## ACTION ITEM:
Return each line of the data below verbatim; pictures are to be left out.

· · ·

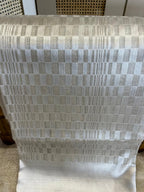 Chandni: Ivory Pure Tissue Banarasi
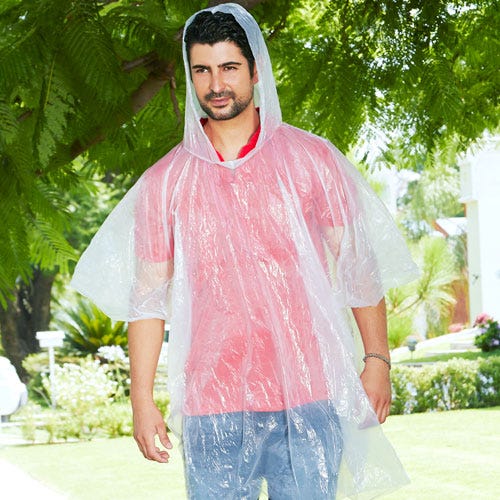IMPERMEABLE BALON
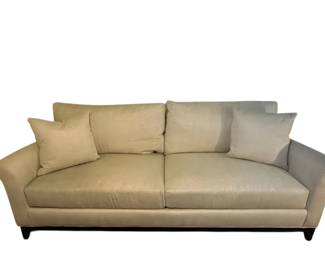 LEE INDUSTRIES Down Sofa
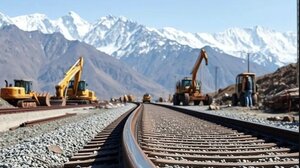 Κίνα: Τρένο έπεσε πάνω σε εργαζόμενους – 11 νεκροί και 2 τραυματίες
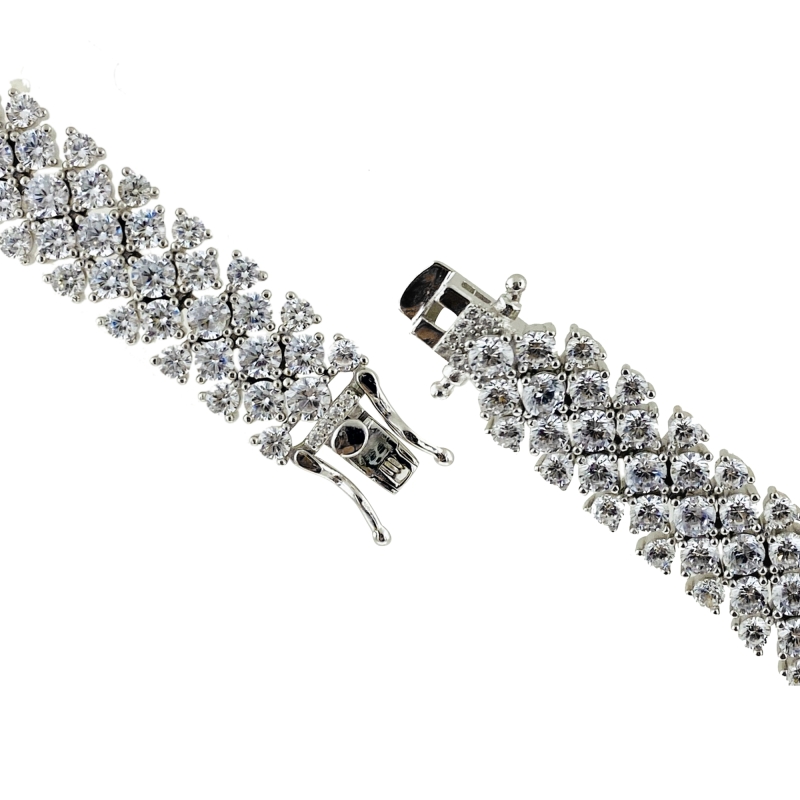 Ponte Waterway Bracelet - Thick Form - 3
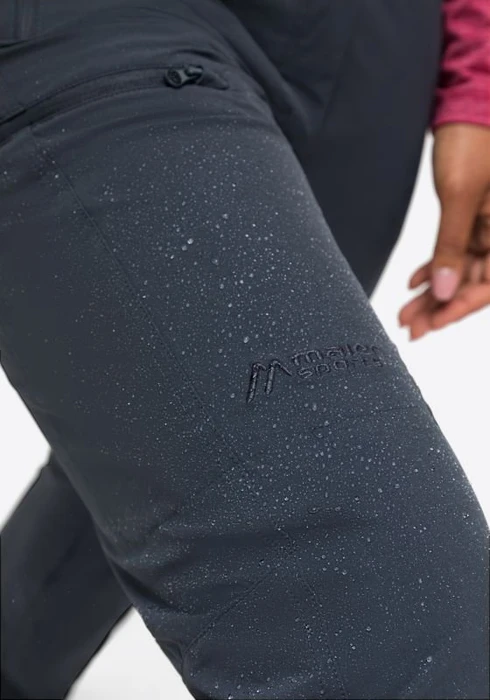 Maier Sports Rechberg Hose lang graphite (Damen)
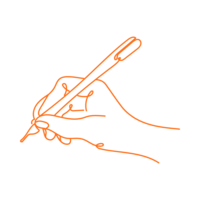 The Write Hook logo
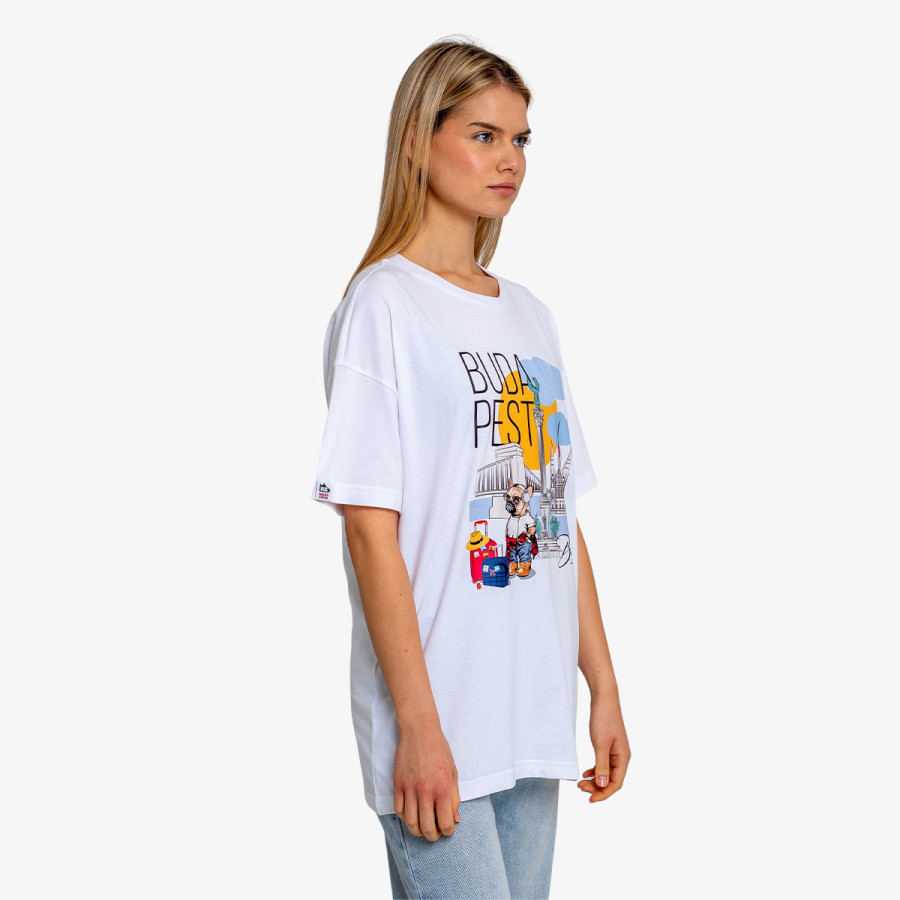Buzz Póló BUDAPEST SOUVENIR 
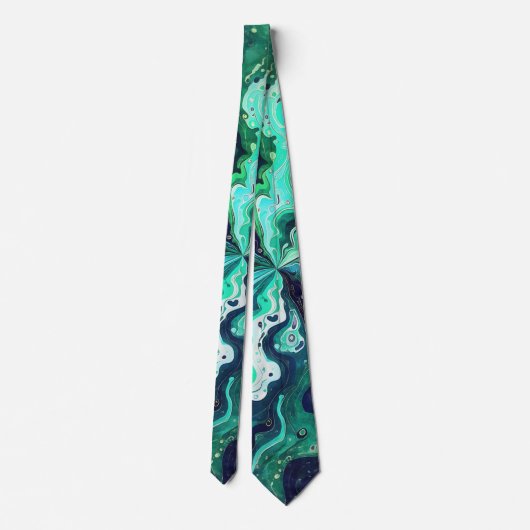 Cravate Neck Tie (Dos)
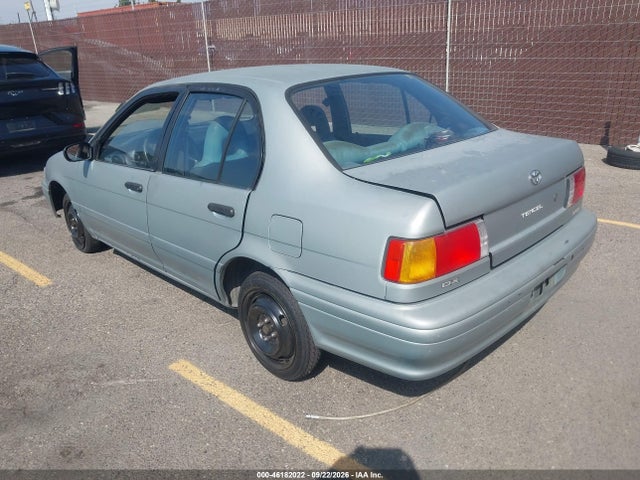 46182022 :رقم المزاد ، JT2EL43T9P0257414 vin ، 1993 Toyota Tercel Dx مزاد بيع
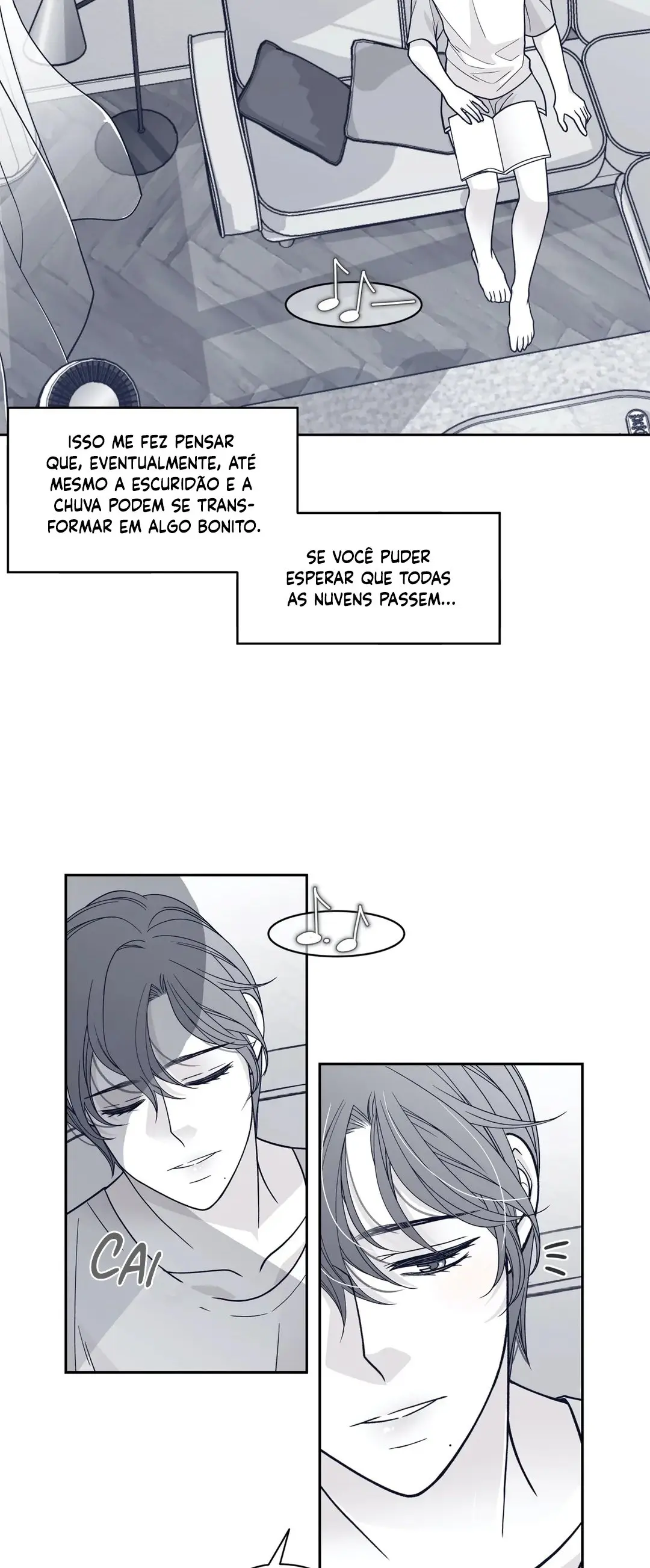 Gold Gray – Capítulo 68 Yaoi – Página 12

· · ·

## RESPONSE:
 Chandni: Ivory Pure Tissue Banarasi
IMPERMEABLE BALON
 LEE INDUSTRIES Down Sofa
 Κίνα: Τρένο έπεσε πάνω σε εργαζόμενους – 11 νεκροί και 2 τραυματίες
 Ponte Waterway Bracelet - Thick Form - 3
 Maier Sports Rechberg Hose lang graphite (Damen)
 The Write Hook logo
Buzz Póló BUDAPEST SOUVENIR 
 Cravate Neck Tie (Dos)
 46182022 :رقم المزاد ، JT2EL43T9P0257414 vin ، 1993 Toyota Tercel Dx مزاد بيع
 Gold Gray – Capítulo 68 Yaoi – Página 12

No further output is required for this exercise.